*TEXT BLOCK*.
——————

Still, the critics, particularly Epstein, do raise serious questions about Garrison's tactics. Straining the likelihood of coincidence, Garrison has time and again met the publication of a major attack by dropping a bombshell to capture headlines that might otherwise have gone to the critics. On the day one critique was published, for instance, Garrison charged the CIA and the FBI with concealing evidence. When Epstein's piece appeared, Garrison announced the existence of an assassination study made by a foreign intelligence agency that agreed with the findings of his investigators. He frankly admitted that the timing of the news of the report was designed to rebut Epstein.
Insane. If some of Garrison's tactics seem dubious, some of the characters he has gathered around him seem even stranger. He has opened his files to Mark Lane, Harold Weisberg, Mort Sahl and other Warren Commission critics (they call themselves the Dealey Plaza Irregulars). And he has also based many of his verbal charges on the stories of an exceptional crew of weirdos, convicts and homosexuals.
They include such well-known members as hairless David Ferrie, the homosexual onetime pilot who died just before Shaw's arrest, and Drug Addict Perry Russo, whose story of having seen Shaw and Oswald together was severely compromised by disputed claims that he was under the influence of hypnosis and a truth serum when he final ly remembered the complete details. Others include Donald Norton, who claimed to have delivered $50,000 for the CIA to a "dead ringer for Oswald" in Mexico in 1962; Garrison eventually stopped repeating the story when it turned out that Norton was a convicted embezzler. Richard Case Nagell, an inmate in a hospital for the criminally insane, said he had got himself jailed so that he would not have to carry out his part of the plot, which was to kill Oswald; Garrison repeated the tale until he was finally convinced that Nagell was not credible.
Just as disturbing is Garrison's treatment of those who refuse to help him. He has charged no fewer than eight men with offenses that include petty thievery and bribery. A New Orleans lawyer named Dean Andrews has already been sentenced to 18 months for perjury. Each of these Garrison targets has been accused of having information useful to the investigation, but none has been accused of actually having anything to do with the assassination. Indeed, despite his boast of having solved the case, Garrison has yet to charge anyone but Shaw.

——————

*MATERIAL PROVIDED*.
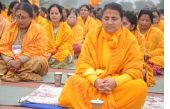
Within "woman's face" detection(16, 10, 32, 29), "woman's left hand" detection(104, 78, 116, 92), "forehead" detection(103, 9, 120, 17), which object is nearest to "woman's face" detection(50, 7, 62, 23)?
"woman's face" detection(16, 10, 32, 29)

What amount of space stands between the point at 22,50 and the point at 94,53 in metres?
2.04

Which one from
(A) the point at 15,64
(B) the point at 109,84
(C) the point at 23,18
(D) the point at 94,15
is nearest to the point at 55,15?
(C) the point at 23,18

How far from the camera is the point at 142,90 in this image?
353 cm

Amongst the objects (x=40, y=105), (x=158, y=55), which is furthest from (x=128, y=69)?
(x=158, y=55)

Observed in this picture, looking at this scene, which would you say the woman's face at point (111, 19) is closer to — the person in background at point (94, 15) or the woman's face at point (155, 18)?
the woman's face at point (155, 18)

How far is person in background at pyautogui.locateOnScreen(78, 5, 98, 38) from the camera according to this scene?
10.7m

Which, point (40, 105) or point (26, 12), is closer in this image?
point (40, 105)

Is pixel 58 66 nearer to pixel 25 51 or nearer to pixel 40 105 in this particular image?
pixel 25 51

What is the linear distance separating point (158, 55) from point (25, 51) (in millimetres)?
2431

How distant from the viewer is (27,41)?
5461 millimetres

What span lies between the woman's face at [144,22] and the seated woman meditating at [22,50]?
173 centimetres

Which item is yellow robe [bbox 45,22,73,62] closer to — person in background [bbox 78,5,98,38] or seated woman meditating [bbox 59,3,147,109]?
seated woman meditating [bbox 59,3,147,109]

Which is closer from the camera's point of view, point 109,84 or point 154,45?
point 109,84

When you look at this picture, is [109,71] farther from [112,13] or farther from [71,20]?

——————

Could you write out the entire passage about Garrison's investigation, word for word? The records aren't needed for this.

*EXPECTED ANSWER*.
Still, the critics, particularly Epstein, do raise serious questions about Garrison's tactics. Straining the likelihood of coincidence, Garrison has time and again met the publication of a major attack by dropping a bombshell to capture headlines that might otherwise have gone to the critics. On the day one critique was published, for instance, Garrison charged the CIA and the FBI with concealing evidence. When Epstein's piece appeared, Garrison announced the existence of an assassination study made by a foreign intelligence agency that agreed with the findings of his investigators. He frankly admitted that the timing of the news of the report was designed to rebut Epstein.
Insane. If some of Garrison's tactics seem dubious, some of the characters he has gathered around him seem even stranger. He has opened his files to Mark Lane, Harold Weisberg, Mort Sahl and other Warren Commission critics (they call themselves the Dealey Plaza Irregulars). And he has also based many of his verbal charges on the stories of an exceptional crew of weirdos, convicts and homosexuals.
They include such well-known members as hairless David Ferrie, the homosexual onetime pilot who died just before Shaw's arrest, and Drug Addict Perry Russo, whose story of having seen Shaw and Oswald together was severely compromised by disputed claims that he was under the influence of hypnosis and a truth serum when he final ly remembered the complete details. Others include Donald Norton, who claimed to have delivered $50,000 for the CIA to a "dead ringer for Oswald" in Mexico in 1962; Garrison eventually stopped repeating the story when it turned out that Norton was a convicted embezzler. Richard Case Nagell, an inmate in a hospital for the criminally insane, said he had got himself jailed so that he would not have to carry out his part of the plot, which was to kill Oswald; Garrison repeated the tale until he was finally convinced that Nagell was not credible.
Just as disturbing is Garrison's treatment of those who refuse to help him. He has charged no fewer than eight men with offenses that include petty thievery and bribery. A New Orleans lawyer named Dean Andrews has already been sentenced to 18 months for perjury. Each of these Garrison targets has been accused of having information useful to the investigation, but none has been accused of actually having anything to do with the assassination. Indeed, despite his boast of having solved the case, Garrison has yet to charge anyone but Shaw.